**Dataset**:
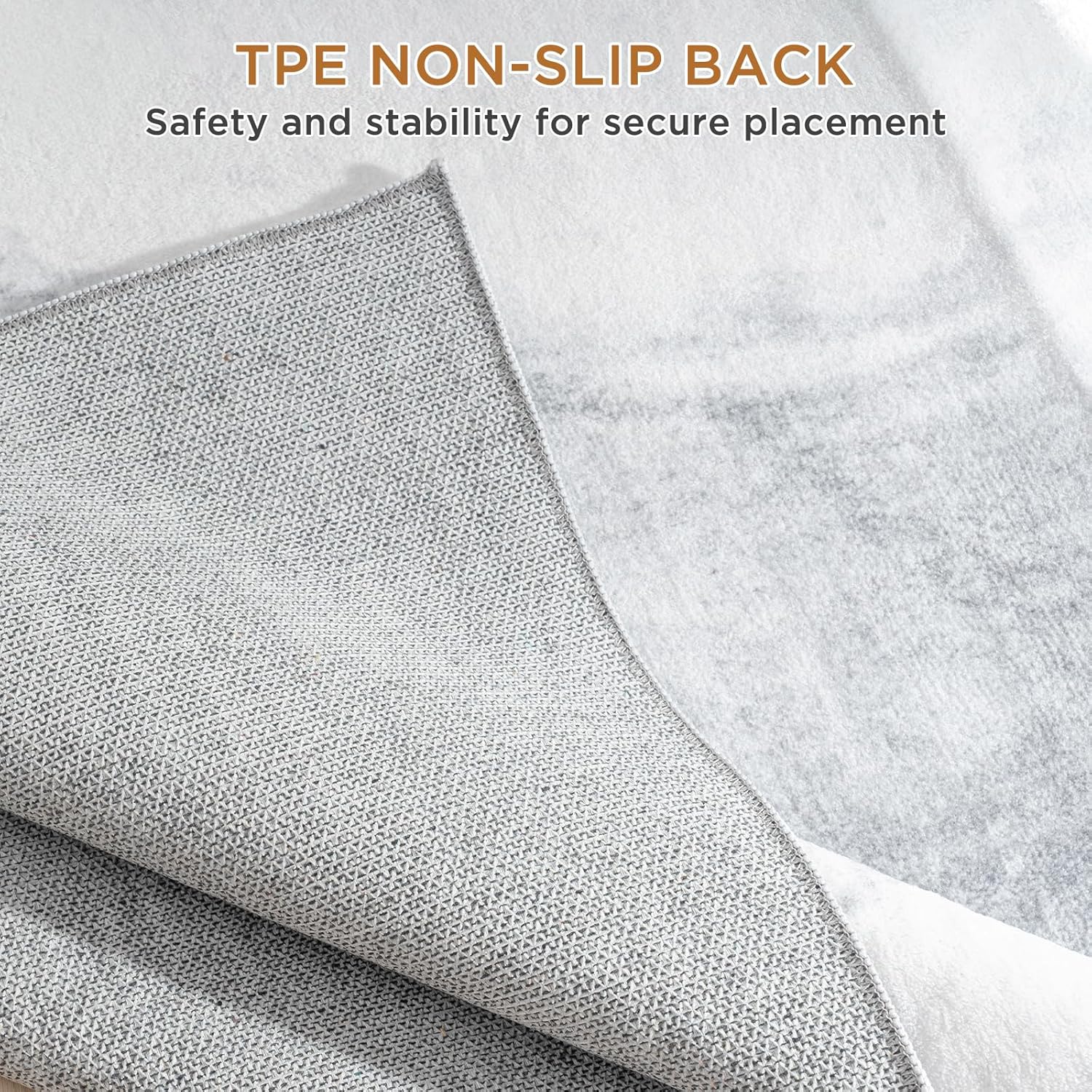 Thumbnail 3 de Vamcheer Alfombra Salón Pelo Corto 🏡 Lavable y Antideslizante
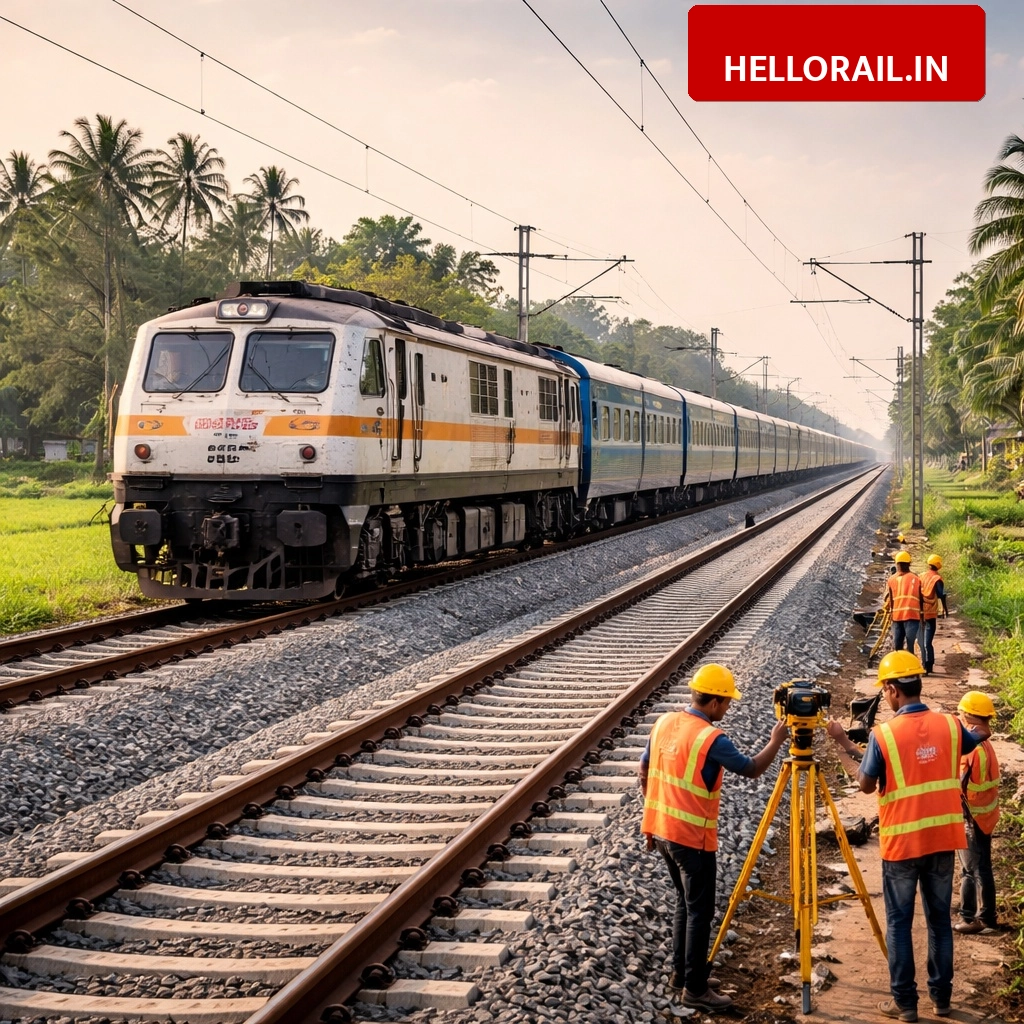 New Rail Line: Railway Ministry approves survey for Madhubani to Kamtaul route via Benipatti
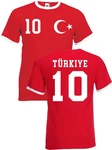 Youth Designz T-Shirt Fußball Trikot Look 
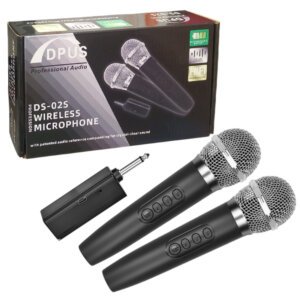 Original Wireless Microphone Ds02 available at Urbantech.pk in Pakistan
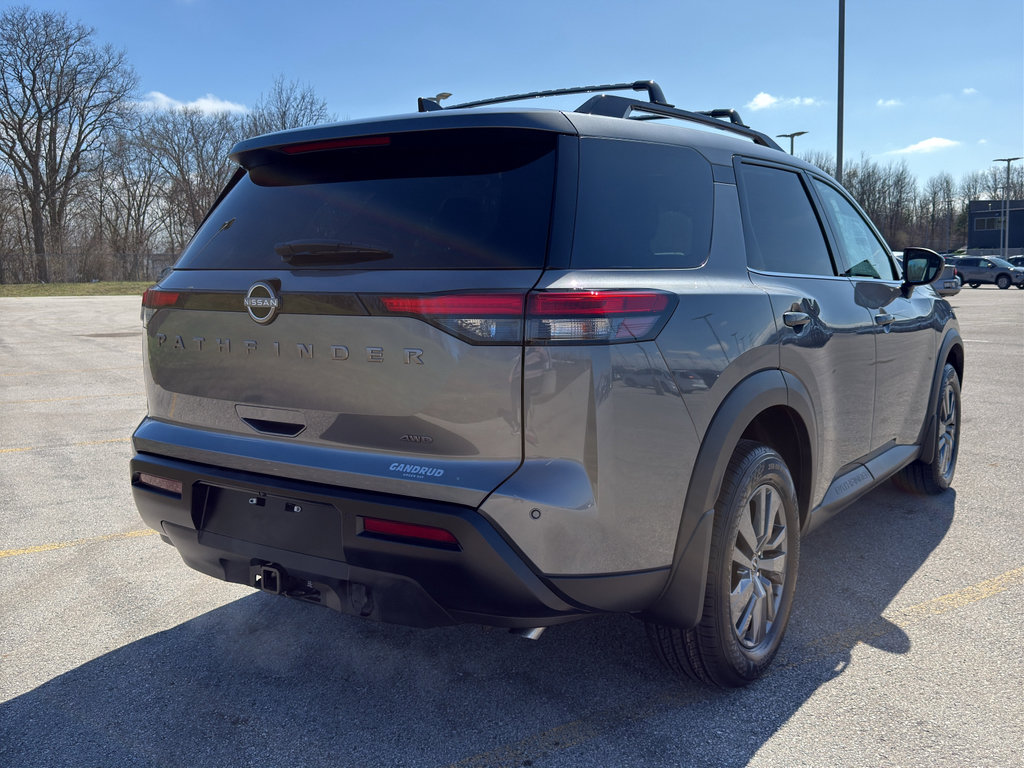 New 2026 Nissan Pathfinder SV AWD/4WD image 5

==

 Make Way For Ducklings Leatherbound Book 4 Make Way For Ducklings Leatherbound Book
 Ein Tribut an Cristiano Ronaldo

...

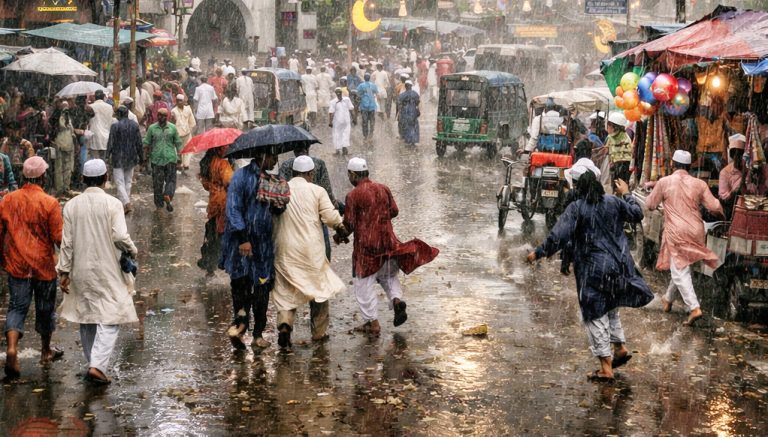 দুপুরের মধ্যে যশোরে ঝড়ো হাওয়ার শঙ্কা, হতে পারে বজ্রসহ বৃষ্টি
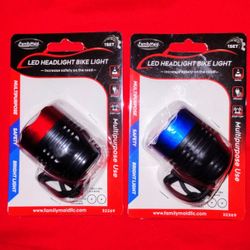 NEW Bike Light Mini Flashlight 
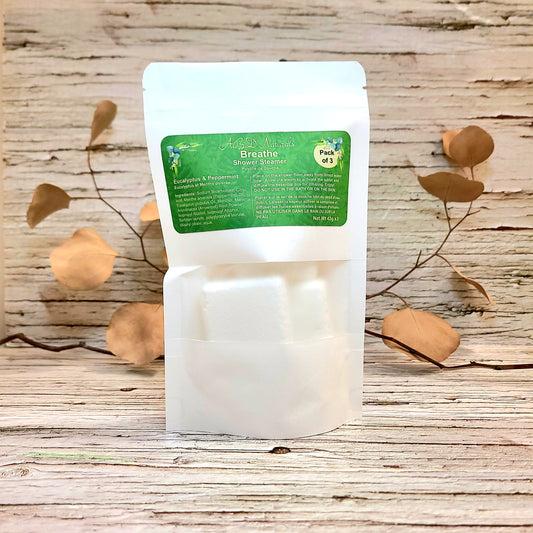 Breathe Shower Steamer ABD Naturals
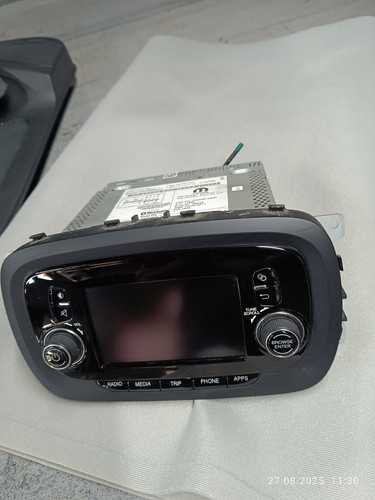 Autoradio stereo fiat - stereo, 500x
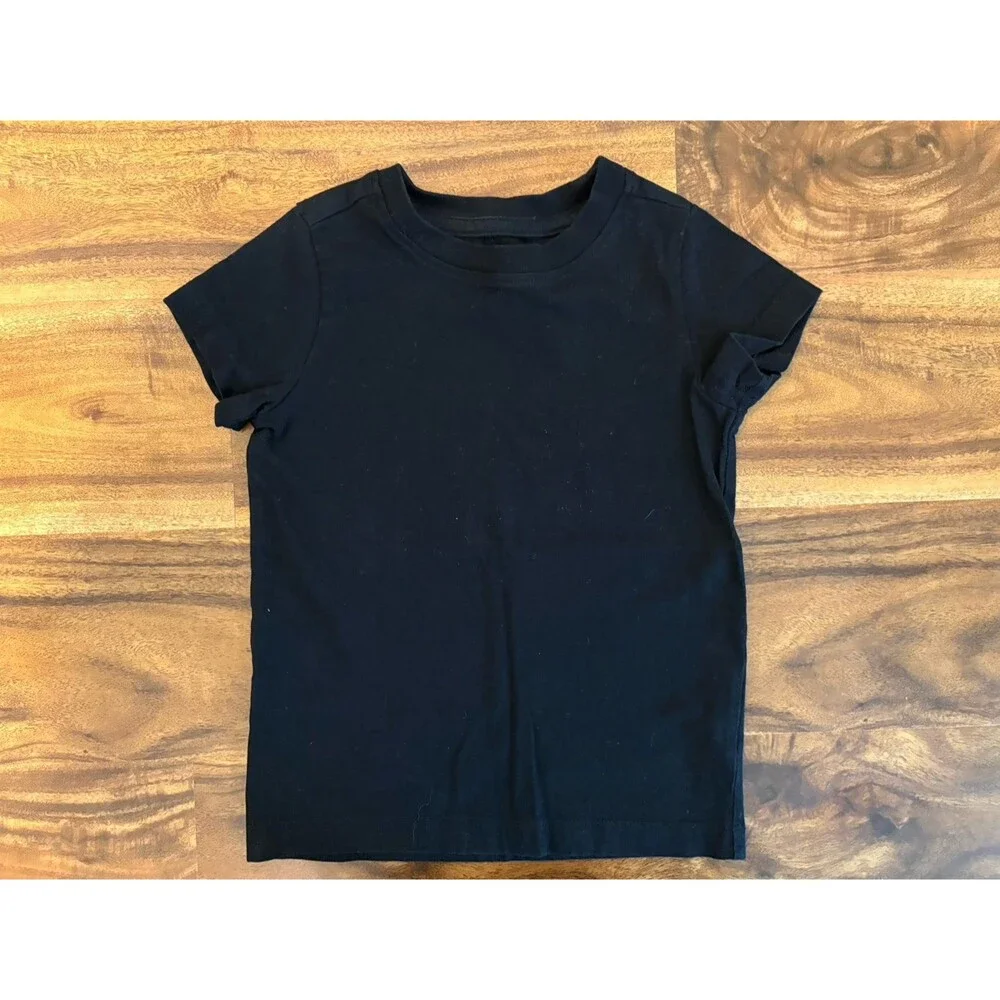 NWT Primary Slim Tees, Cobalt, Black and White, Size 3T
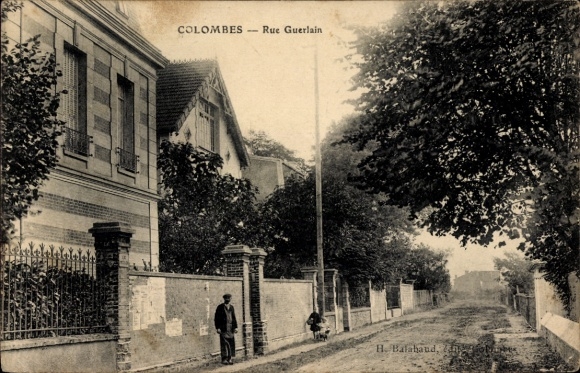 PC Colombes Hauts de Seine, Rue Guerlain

**What the task requires**:
Nothing except the lines from the one containing "NWT Primary Slim" through the one containing "PC Colombes Hauts de Seine, Rue Guerlain" should appear in the answer, exactly as above and without pictures.

**Response**:
 NWT Primary Slim Tees, Cobalt, Black and White, Size 3T
 PC Colombes Hauts de Seine, Rue Guerlain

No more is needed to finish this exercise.